One of the features of Oracle Data Integrator that sets it apart from other data integration tools is the use of Knowledge Modules to define how parts of the data integration process occur. The developer creates a data load mapping from sources, joins, filters and targets (and in ODI 12 even more components are available). However, it is the knowledge modules that have responsibility for describing the code that will be generated at execution time. The same logical design could be coded as a bulk truncate-insert with one set of KMs and as an incremental update using another.
True, there are many out-of-the-box KMs, or KMs available for download from the ODI Exchange, but at some point most developers will wish to customize an existing KM or create a new piece of functionality for their ODI processes. Typically we work with Integration KMs (IKM) and Load KMs (LKM) as these do much of the ODI heavy lifting.
Writing a KM sounds complex but the process is not too daunting. Under the covers there is a lot of similarity between writing an ODI procedure and a KM. Both can have multiple steps, both can use a variety of technologies, both are able to execute code steps on the “source” and / or “target”; the step editors are very similar. The key difference is that we write a procedure to do some “one-off” piece of functionality such as update a control table or SFTP some files to a remote platform; the KM however provides a more generic process that can use ODI metadata to describe the data structures being manipulated.
Here at Red Pill Analytics we have already produced some IKMs for our own set-based + analytic function approach to loading and maintaining Slowly Changing Dimensions. We have created custom versions of this KM to support Oracle 11g (and higher) and the latest MS SQL Server versions (some SQL syntax, keywords and functions differ between MSSQL and Oracle hence the need for two versions). Similarly, we have created a bulk incremental update IKM for MSSQL, using the “EXCEPT” set operator (EXCEPT is MSSQL’s equivalent of Oracle’s MINUS) to identify changes between the work table and the target. More recently we have created custom KMs for cloud-hosted databases, the latest being the one we wrote for the Snowflake Elastic Data Warehouse service.
Our first Snowflake KM was a special RKM to reverse engineer an existing Snowflake database into the ODI data stores and models. This KM utilizes Snowflake’s information schema to retrieve table design. Our second Snowflake KM was an IKM to bulk load a Snowflake target table from a SQL source.
Although it is quite possible to load most cloud databases using standard SQL insert commands executed through a JDBC driver, it is preferable to adopt a different approach for moving large numbers of rows to cloud hosted platforms such as Amazon Redshift or Snowflake. For this type of use we should extract our data to file and then use platform specific file load commands to populate our target table. This approach is equally valid for bulk loading relational databases such as Oracle and is especially recommended for Exadata.
Rather than give the exact code we use, I will outline the steps we might take to populate a cloud hosted data warehouse platform — in fact the exact step syntax will vary with database vendor and connection security methods.
- Unload the results of the source query to a file. It is most likely that we would use a character separated format such as CSV, but we could use some schema encoded format like JSON or XML. However, for most use cases simplicity is the best starting point, so go with CSV.

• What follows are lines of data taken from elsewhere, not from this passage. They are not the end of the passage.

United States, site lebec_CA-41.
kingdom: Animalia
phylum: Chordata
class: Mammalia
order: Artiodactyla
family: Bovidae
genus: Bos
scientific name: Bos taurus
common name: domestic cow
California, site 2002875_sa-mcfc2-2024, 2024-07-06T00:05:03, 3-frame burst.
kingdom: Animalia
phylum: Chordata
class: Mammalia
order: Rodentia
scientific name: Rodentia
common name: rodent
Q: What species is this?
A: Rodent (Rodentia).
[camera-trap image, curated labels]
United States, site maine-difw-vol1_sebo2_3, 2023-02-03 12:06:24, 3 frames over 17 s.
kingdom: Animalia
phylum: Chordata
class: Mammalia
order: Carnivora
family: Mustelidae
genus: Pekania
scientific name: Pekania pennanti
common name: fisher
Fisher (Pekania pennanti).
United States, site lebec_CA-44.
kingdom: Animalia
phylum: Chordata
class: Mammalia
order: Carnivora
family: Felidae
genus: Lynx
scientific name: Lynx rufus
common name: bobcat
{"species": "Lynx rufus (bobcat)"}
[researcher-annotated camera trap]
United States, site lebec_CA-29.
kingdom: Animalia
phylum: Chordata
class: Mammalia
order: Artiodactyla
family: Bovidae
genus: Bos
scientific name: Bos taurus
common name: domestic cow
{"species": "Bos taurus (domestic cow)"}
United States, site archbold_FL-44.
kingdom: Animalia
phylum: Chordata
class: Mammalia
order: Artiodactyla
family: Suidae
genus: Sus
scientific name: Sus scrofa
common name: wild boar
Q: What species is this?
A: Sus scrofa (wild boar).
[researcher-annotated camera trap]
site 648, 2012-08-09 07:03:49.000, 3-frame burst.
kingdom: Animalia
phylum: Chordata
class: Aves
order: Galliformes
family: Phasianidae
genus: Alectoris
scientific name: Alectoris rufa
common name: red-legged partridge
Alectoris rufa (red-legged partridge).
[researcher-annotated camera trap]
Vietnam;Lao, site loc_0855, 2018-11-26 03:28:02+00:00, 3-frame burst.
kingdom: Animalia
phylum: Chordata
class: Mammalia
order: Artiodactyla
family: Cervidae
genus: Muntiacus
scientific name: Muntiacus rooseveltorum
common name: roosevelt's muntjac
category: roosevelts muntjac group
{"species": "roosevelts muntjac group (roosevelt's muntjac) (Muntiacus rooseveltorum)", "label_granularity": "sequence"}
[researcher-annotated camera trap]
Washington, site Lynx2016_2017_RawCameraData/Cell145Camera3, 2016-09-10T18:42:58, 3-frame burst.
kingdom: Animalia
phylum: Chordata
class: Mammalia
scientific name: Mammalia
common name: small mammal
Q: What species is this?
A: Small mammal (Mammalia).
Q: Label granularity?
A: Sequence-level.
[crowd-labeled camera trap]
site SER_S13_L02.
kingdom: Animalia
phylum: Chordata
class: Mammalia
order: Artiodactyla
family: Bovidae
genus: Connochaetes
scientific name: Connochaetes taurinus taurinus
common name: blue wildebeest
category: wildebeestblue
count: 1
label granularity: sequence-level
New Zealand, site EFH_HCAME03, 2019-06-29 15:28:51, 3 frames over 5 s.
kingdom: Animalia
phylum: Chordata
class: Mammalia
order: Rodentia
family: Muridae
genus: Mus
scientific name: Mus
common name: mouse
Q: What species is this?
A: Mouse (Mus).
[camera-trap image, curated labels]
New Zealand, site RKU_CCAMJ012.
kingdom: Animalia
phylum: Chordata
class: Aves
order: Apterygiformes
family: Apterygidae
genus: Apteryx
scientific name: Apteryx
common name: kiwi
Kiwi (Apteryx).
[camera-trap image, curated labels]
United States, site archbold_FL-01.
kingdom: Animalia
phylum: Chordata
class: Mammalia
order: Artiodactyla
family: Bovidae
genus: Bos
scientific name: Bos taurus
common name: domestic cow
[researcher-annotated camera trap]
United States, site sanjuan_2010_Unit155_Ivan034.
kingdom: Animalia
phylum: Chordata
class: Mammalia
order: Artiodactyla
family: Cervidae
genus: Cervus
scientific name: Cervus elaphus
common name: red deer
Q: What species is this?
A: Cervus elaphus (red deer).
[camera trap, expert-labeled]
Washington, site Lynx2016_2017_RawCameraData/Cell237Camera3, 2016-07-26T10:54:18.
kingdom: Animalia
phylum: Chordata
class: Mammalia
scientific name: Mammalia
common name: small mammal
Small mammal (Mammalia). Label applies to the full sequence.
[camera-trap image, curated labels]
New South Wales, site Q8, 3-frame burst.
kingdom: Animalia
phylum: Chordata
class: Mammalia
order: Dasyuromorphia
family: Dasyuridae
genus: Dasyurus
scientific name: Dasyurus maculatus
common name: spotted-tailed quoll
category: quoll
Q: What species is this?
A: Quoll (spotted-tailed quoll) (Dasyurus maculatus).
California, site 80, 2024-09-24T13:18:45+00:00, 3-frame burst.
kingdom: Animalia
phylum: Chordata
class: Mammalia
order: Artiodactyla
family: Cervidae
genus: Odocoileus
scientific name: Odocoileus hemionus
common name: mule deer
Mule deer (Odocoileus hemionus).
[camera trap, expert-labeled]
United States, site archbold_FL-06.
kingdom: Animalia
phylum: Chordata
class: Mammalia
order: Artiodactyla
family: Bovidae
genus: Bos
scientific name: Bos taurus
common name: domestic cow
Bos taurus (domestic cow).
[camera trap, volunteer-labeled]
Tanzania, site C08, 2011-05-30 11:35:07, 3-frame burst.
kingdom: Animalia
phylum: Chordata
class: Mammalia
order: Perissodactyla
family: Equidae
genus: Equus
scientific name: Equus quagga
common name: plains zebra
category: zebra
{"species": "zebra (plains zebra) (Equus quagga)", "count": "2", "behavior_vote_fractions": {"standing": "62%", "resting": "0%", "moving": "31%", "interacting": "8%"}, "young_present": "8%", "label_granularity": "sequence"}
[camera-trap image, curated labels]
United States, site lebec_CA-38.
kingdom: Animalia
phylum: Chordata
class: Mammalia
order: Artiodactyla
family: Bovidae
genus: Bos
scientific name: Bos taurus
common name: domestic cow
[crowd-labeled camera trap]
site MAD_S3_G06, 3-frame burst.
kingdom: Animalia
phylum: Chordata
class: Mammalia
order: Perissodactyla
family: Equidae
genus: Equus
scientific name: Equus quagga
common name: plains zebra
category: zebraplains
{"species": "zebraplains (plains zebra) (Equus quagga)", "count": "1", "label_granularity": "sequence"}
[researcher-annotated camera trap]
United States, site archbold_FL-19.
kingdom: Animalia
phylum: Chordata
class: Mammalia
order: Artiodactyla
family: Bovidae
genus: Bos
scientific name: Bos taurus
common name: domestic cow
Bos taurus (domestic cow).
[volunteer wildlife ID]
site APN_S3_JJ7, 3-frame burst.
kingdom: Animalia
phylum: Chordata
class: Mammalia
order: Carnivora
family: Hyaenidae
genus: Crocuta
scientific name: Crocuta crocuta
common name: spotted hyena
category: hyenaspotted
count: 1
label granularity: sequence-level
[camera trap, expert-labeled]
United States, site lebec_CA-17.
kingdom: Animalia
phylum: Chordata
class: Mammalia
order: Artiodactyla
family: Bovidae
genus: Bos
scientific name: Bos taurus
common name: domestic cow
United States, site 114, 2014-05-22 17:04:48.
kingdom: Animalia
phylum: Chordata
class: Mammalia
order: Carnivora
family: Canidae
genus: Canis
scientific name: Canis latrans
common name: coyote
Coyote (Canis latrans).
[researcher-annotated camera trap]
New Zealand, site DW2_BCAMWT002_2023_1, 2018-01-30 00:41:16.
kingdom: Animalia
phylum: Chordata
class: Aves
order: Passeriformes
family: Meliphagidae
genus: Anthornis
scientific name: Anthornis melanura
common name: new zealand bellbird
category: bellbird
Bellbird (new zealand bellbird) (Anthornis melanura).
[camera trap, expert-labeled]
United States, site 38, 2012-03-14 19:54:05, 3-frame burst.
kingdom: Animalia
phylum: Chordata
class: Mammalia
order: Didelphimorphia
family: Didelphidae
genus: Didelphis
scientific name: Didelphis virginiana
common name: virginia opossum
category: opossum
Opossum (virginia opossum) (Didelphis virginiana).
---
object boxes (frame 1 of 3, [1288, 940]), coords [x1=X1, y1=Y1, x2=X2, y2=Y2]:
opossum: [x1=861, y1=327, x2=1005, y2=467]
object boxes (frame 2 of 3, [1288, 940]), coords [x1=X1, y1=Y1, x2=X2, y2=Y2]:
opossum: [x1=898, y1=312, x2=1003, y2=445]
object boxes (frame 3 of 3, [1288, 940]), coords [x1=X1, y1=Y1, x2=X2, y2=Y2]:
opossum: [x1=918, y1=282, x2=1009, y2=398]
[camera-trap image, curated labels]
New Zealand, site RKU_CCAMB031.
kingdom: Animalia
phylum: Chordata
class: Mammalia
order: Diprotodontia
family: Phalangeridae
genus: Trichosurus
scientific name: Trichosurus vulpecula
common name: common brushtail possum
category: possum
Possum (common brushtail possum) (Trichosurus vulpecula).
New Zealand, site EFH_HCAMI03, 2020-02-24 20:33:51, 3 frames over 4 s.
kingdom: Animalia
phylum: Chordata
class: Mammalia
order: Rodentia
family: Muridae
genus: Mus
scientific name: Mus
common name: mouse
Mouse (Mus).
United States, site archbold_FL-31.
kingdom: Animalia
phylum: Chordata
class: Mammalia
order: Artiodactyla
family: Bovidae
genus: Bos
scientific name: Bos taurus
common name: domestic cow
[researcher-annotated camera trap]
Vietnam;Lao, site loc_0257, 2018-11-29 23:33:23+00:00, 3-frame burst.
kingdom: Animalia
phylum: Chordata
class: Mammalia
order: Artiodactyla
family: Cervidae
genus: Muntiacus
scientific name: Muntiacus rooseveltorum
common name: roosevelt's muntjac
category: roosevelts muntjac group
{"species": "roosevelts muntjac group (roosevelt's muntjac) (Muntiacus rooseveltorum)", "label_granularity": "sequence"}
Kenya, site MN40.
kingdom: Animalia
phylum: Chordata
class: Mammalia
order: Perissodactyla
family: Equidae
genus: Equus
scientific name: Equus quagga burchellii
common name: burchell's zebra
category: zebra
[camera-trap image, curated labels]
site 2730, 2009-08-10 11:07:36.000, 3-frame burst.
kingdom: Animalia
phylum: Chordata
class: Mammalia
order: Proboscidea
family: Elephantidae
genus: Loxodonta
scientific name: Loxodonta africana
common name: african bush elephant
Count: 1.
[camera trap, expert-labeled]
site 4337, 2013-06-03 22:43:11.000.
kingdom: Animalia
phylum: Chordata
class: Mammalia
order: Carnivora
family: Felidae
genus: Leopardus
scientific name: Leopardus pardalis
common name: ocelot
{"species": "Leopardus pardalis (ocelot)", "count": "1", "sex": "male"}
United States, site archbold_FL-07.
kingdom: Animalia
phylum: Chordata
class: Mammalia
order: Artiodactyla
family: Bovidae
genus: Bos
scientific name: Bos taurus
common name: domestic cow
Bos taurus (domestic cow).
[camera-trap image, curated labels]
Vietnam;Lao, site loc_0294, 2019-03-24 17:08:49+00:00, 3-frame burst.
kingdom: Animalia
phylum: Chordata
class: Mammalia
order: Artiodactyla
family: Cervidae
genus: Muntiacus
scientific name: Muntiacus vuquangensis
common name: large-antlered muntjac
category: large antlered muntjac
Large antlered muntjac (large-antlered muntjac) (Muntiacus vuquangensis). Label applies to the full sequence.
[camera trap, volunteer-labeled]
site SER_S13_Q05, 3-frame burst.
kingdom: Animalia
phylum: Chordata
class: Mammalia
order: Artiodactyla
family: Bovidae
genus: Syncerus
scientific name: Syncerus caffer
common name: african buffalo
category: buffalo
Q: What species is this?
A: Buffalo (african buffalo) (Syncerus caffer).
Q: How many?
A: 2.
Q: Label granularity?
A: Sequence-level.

- Compress the output file: there are two reasons for this — smaller files are quicker to upload; and some cloud vendors charge by the byte transferred or stored.
- Upload the file. This is one of the highly platform specific calls. Loading an S3 bucket using a java API will not be the same as FTP, nor is the same as a native Snowflake “put” command, nor is the same as… well, you get the picture.
- Load the target table from the uploaded file. We may not need to uncompress the file first since many vendors (including Snowflake) support unzipping on the fly during table load.
We do have a couple of Red Pill Analytics “secret sauce” steps in our IKM (the Jython task shown in the editor screenshot), but the four steps above are basically it!
The first step in any KM development is to look at the available KMs to see if any of them would be a useful base to work from; for example a generic SQL to file IKM may already do some of the actions we need for a file based load. If we find a suitable base KM we can clone it and start work on editing the copy. We look at the steps we have to undertake and decide how much of the current code we can reuse, and how much is net-new. This is potentially the hard part as we have to weigh up technology choices for the various methods available. With the load to Snowflake I had choices such as:
- do I upload the file through a S3 java API in a jython step in my KM?
- do I raise an OS command to upload a file S3?
- do I raise an OS command to natively load Snowflake?
- do I use a web service?
Each option will have its own positive and negative points, for example can I put any required .JAR files on my ODI agent machine? How do I keep passwords secure? Do I have the code skills in java / Jython / Groovy to code what I want or am I better with shell script? Answer these questions and you on your way to creating your first ODI KMs.